> 本文抜粋:
================
この作品で1番圧巻のシーンは芥川との会話シーンであるのだが、文学的な死を遂げた芥川と、ダラダラと生き残って一生書き続けた室生犀星の対比のシーンというのは非常に考えさせられるものがあった。確かに芥川って人気絶頂で作品も評価されてあとは落ちるだけの1番死ぬのにいい時期に自殺したよなぁ、と現代でいえば尾崎豊のような死に方であるが、私などは最後の最後まで死ぬ間際まで書き続けた室生犀星の方に好感がもてるのである。
このあたりは太宰にしろ三島にしろ、いい時期に自殺した作家というものがやはり人々の記憶に強く残り、長年書き続けた多作の作家というものは緩やかに人気が落ちて忘れられるものであるが、作家として書き続けたということに関してはもっと評価されていいとすら思っている。
================
> データ:
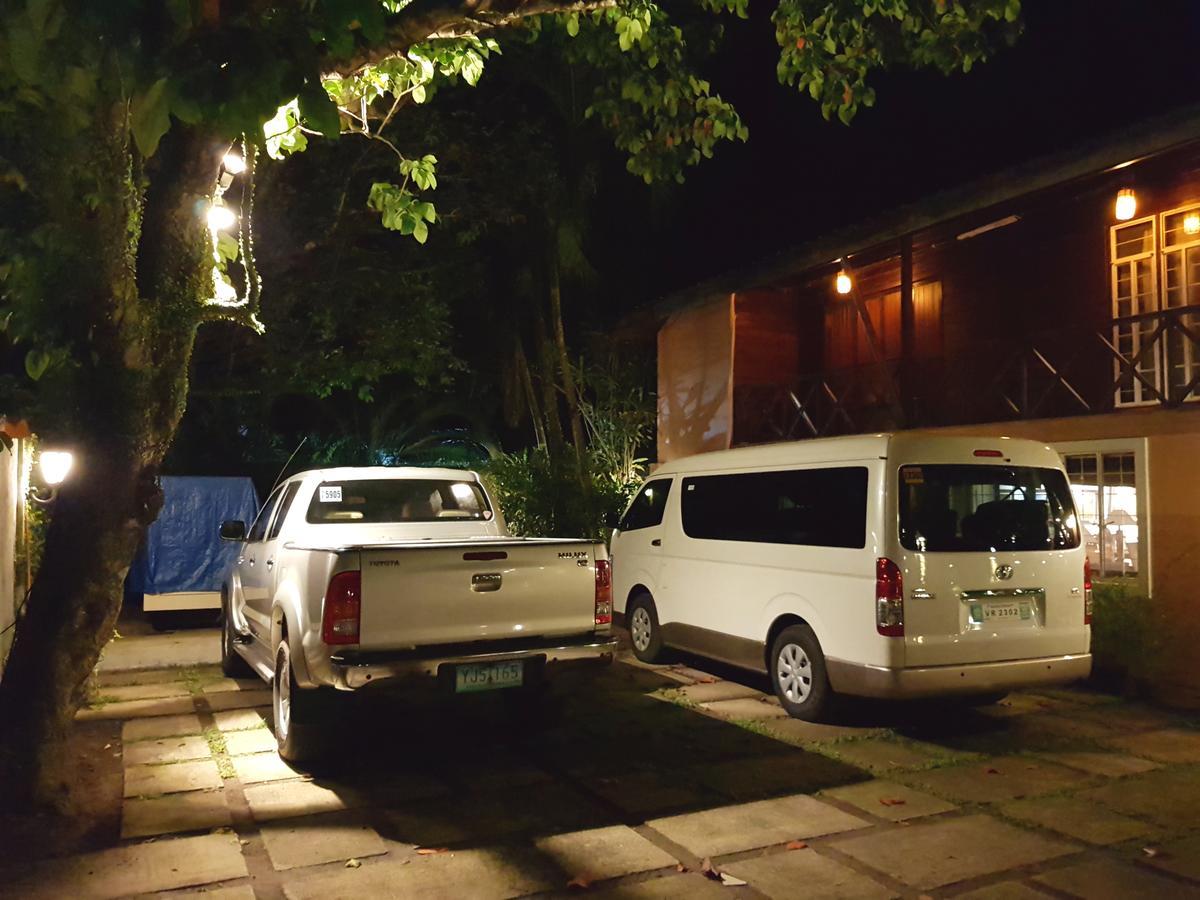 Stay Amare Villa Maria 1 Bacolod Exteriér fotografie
================
> 設問:
1 > 次の(a)〜(c)が本文抜粋の内容と一致するかを「はい」か「いいえ」で判定し、判断の根拠となる本文の語句を一字一句たがえずに引用せよ。
(a) 作品中で最も圧巻の場面は、芥川との会話の場面である。
(b) 筆者は、長年書き続けた多作の作家ほど人々の記憶に強く残ると述べている。
(c) 筆者は、芥川よりも室生犀星のほうに好感を抱いている。
2 > 本文抜粋から、「この作品で1番圧巻のシーンは」に始まり「の方に好感がもてるのである。」に至るまでの部分を、改変せずに引用せよ。
上記のデータは、本文抜粋とは別の出典から採ったものである。

> 解答:
1 >
(a) はい。「この作品で1番圧巻のシーンは芥川との会話シーンである」
(b) いいえ。「長年書き続けた多作の作家というものは緩やかに人気が落ちて忘れられるものである」
(c) はい。「私などは最後の最後まで死ぬ間際まで書き続けた室生犀星の方に好感がもてるのである」

2 >
この作品で1番圧巻のシーンは芥川との会話シーンであるのだが、文学的な死を遂げた芥川と、ダラダラと生き残って一生書き続けた室生犀星の対比のシーンというのは非常に考えさせられるものがあった。確かに芥川って人気絶頂で作品も評価されてあとは落ちるだけの1番死ぬのにいい時期に自殺したよなぁ、と現代でいえば尾崎豊のような死に方であるが、私などは最後の最後まで死ぬ間際まで書き続けた室生犀星の方に好感がもてるのである。